INFORMATION PROVIDED START
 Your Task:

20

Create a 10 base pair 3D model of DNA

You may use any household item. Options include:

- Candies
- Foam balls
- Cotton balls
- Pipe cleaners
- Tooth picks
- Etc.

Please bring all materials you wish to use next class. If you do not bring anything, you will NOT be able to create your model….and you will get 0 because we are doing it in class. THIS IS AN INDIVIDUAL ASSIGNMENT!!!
INFORMATION PROVIDED END
INFORMATION PROVIDED START
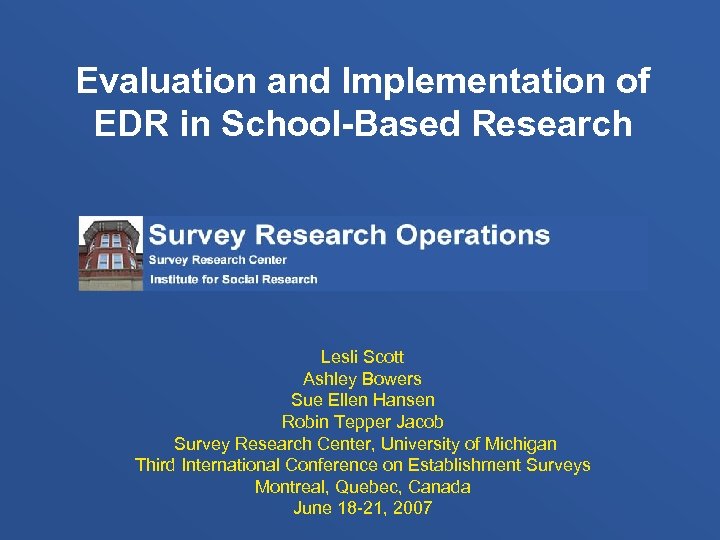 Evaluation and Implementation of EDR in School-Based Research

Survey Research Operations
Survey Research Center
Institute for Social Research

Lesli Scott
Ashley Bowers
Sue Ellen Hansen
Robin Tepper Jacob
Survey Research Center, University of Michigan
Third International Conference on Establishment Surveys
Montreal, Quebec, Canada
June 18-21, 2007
INFORMATION PROVIDED END
# WHAT YOU ARE ASKED TO DO
An exact copy is needed of the entries above, starting at the line that holds "Evaluation and Implementation" and stopping at the line that holds "June 18-21, 2007", both kept; pictures stay out.

# EXERCISE OUTPUT
 Evaluation and Implementation of EDR in School-Based Research

Survey Research Operations
Survey Research Center
Institute for Social Research

Lesli Scott
Ashley Bowers
Sue Ellen Hansen
Robin Tepper Jacob
Survey Research Center, University of Michigan
Third International Conference on Establishment Surveys
Montreal, Quebec, Canada
June 18-21, 2007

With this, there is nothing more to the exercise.